▶ _PROBLEM REQUIREMENTS_
For each line in the material below that holds "charset", copy that line.

(INPUT MATERIAL Opens)

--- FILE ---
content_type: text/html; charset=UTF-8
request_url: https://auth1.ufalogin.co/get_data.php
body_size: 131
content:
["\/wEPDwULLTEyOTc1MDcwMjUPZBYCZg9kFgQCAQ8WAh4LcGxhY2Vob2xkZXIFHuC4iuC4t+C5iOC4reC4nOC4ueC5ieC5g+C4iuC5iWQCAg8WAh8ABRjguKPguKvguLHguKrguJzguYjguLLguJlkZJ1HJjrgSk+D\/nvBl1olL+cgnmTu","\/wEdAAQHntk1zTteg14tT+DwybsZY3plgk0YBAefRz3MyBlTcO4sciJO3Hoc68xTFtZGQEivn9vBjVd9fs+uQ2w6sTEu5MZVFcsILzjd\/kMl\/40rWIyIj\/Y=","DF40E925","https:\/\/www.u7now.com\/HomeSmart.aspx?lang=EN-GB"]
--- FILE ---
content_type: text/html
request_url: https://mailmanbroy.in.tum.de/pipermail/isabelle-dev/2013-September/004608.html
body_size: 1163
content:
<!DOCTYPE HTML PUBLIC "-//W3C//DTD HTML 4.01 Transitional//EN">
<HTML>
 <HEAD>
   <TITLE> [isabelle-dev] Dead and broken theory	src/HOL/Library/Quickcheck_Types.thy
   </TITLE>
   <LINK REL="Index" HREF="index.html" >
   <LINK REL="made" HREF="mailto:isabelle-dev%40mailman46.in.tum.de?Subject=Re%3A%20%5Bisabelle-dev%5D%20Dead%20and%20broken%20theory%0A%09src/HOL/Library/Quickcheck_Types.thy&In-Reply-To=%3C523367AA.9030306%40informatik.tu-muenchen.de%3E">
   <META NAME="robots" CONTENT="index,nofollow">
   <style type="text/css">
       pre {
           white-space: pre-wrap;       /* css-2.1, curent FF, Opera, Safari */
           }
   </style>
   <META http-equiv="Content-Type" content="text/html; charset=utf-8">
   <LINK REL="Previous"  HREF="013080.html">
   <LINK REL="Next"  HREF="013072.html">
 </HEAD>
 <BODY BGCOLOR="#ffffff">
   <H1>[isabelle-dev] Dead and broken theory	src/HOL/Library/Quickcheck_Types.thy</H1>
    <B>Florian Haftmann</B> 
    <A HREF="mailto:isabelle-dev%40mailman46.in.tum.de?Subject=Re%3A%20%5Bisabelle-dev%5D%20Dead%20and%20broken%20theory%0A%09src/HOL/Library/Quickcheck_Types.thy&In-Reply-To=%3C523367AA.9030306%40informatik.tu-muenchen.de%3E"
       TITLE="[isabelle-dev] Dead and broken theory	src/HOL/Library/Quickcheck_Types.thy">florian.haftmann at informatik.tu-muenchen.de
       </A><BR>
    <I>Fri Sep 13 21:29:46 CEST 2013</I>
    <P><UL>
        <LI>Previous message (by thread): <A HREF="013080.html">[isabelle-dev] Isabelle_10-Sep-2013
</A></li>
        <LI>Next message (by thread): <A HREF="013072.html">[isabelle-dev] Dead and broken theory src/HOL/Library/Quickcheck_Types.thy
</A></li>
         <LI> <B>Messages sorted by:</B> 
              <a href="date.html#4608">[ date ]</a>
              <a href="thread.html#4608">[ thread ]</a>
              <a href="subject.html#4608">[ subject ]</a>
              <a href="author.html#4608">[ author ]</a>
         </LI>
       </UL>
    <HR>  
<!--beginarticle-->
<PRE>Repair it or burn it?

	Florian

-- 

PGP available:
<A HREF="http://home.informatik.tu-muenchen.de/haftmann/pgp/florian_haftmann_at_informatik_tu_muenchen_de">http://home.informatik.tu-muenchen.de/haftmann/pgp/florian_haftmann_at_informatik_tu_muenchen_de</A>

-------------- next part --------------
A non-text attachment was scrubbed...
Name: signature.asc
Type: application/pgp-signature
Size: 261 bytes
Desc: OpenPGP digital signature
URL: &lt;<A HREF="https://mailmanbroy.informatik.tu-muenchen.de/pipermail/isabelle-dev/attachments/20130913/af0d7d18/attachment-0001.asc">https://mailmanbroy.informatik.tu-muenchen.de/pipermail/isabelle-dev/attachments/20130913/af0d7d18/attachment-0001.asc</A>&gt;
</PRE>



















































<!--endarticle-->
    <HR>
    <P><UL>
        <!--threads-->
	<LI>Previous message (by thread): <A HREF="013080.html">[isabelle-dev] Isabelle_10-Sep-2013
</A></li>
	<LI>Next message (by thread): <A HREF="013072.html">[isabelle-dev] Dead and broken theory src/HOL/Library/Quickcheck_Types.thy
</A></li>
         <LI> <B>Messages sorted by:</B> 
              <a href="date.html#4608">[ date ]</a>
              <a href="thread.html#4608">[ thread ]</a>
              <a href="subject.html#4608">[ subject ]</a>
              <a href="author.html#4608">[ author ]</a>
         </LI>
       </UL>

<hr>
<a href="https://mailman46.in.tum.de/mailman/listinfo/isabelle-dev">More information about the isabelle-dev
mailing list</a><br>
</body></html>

(INPUT MATERIAL Closes)

▶ _RESULT OF THE TASK_
content_type: text/html; charset=UTF-8
   <META http-equiv="Content-Type" content="text/html; charset=utf-8">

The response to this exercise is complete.